__Exercise brief__.
Reproduce each line of the material below word for word, leaving out the pictures.

__Supplied entries__.
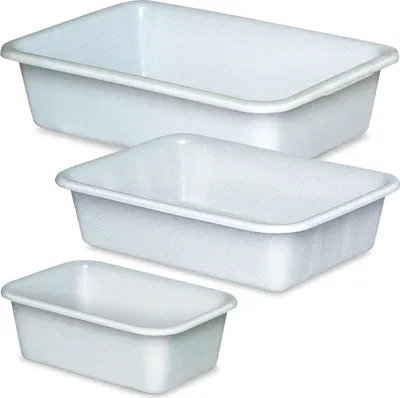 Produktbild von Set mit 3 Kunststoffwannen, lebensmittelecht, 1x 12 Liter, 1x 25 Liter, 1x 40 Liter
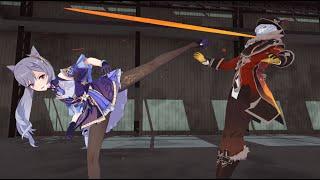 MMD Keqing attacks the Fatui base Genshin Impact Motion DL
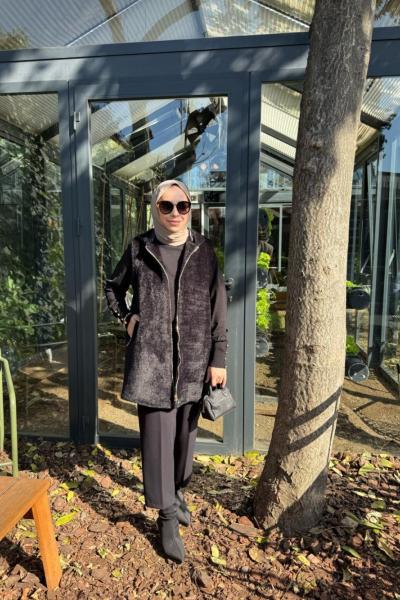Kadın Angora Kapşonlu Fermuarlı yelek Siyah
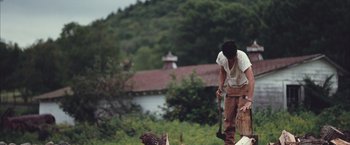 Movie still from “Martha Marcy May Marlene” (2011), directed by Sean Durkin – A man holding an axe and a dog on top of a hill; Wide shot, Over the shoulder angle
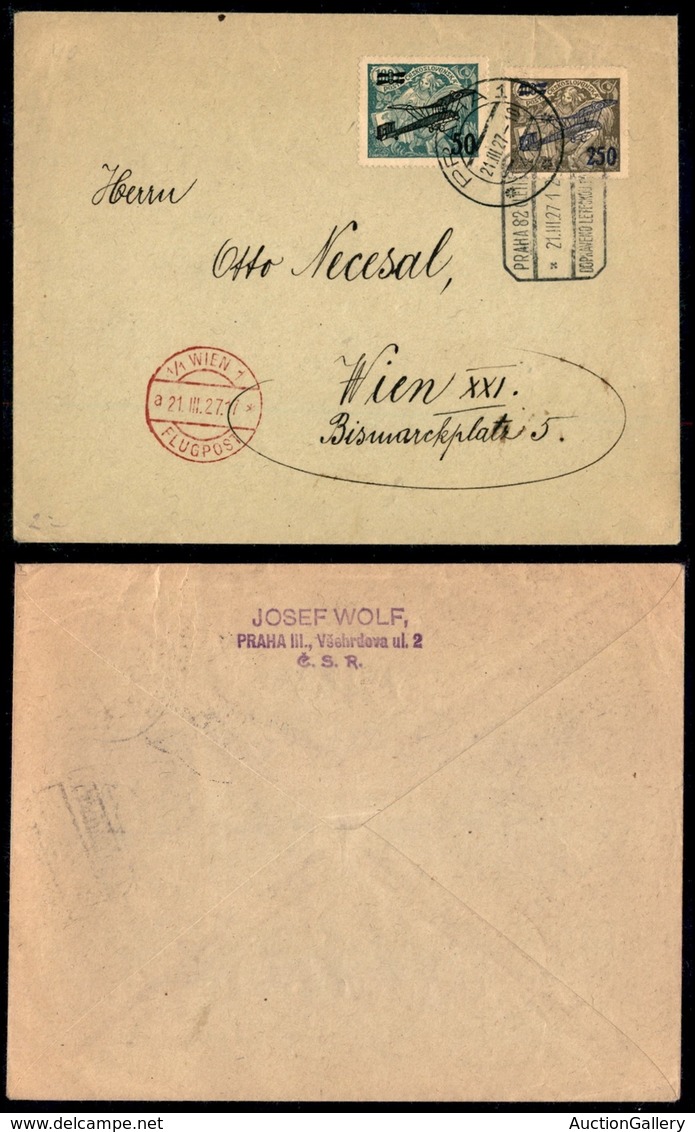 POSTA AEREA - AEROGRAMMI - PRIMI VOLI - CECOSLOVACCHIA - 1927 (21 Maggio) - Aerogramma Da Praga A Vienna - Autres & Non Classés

__Completed task__.
 Produktbild von Set mit 3 Kunststoffwannen, lebensmittelecht, 1x 12 Liter, 1x 25 Liter, 1x 40 Liter
 MMD Keqing attacks the Fatui base Genshin Impact Motion DL
Kadın Angora Kapşonlu Fermuarlı yelek Siyah
 Movie still from “Martha Marcy May Marlene” (2011), directed by Sean Durkin – A man holding an axe and a dog on top of a hill; Wide shot, Over the shoulder angle
 POSTA AEREA - AEROGRAMMI - PRIMI VOLI - CECOSLOVACCHIA - 1927 (21 Maggio) - Aerogramma Da Praga A Vienna - Autres & Non Classés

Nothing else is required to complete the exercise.